Publicado 03/07/2026 12:20

Especialista afirma que o descanso perde grande parte de seu efeito reparador se a pessoa não se desconectar do trabalho durante as

Archivo - Arquivo - Homem em férias tossindo no aeroporto.
CUNAPLUS_M.FABA/ISTOCK - Arquivo

MADRID 3 jul. (EUROPA PRESS) -

A psicóloga da Blua, da seguradora Sanitas, Soledad Scarcella, afirmou que, se a pessoa não se desconectar do trabalho habitual durante as férias, “o descanso perde grande parte de seu efeito reparador”.

“O sentimento de culpa não está nas férias, mas na crença de que parar equivale a falhar”, indicou ela, ao mesmo tempo em que explicou que “essa ideia aciona uma espécie de vigilância interna que faz com que, mesmo estando fora do trabalho, a pessoa continue revisando mentalmente o que está pendente ou pensando que deveria estar fazendo algo útil”.
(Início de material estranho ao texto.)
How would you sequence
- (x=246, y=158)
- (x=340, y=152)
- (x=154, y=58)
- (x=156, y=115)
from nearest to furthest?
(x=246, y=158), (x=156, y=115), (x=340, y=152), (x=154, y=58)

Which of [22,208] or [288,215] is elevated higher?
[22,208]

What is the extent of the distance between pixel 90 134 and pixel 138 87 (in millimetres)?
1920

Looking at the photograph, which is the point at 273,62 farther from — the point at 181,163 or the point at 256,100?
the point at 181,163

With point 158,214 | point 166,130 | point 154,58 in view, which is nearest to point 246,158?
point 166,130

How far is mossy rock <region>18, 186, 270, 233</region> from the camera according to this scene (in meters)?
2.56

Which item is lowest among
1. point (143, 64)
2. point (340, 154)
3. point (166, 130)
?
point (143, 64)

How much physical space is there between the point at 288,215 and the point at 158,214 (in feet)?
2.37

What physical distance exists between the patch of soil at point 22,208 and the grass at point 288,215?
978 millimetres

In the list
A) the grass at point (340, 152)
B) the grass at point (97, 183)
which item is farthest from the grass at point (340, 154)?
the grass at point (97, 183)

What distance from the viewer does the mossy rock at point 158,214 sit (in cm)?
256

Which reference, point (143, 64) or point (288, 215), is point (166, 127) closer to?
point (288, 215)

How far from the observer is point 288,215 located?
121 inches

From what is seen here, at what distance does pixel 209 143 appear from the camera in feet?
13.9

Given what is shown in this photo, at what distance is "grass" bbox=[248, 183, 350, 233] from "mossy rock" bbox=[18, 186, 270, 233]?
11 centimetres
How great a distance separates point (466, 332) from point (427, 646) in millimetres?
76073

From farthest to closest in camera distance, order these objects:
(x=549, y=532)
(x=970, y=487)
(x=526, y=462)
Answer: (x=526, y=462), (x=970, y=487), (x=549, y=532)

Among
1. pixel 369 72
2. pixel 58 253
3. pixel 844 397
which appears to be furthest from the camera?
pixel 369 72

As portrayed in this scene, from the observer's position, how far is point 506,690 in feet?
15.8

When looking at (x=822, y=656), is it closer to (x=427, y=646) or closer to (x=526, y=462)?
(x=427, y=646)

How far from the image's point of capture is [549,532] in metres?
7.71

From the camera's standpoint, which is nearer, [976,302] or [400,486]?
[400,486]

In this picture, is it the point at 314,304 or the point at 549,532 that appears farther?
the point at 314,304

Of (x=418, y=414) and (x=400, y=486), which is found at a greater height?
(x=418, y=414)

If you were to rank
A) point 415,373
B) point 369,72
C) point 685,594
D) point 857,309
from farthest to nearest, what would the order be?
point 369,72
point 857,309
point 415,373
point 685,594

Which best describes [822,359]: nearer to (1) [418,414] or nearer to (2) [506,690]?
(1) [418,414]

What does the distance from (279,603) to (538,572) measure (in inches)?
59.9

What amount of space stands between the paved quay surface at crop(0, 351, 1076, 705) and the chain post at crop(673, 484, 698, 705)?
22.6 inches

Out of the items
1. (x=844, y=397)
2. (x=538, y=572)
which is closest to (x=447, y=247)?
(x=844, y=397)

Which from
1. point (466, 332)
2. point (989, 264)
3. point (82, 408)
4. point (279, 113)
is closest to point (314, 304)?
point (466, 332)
Nesse sentido, a Sanitas destacou que, para algumas pessoas, os dias de folga geram desconforto, sensação de improdutividade ou culpa por não estarem resolvendo tarefas ou aproveitando cada hora — sensação que surge quando o valor pessoal é associado de forma excessiva ao desempenho.

Nesses casos, o relaxamento é interpretado como uma concessão que deve ser justificada e não como uma necessidade básica para se recuperar, padrão frequentemente observado em perfis muito responsáveis, acostumados a exigir muito de si mesmos e com dificuldades para estabelecer limites à disponibilidade profissional.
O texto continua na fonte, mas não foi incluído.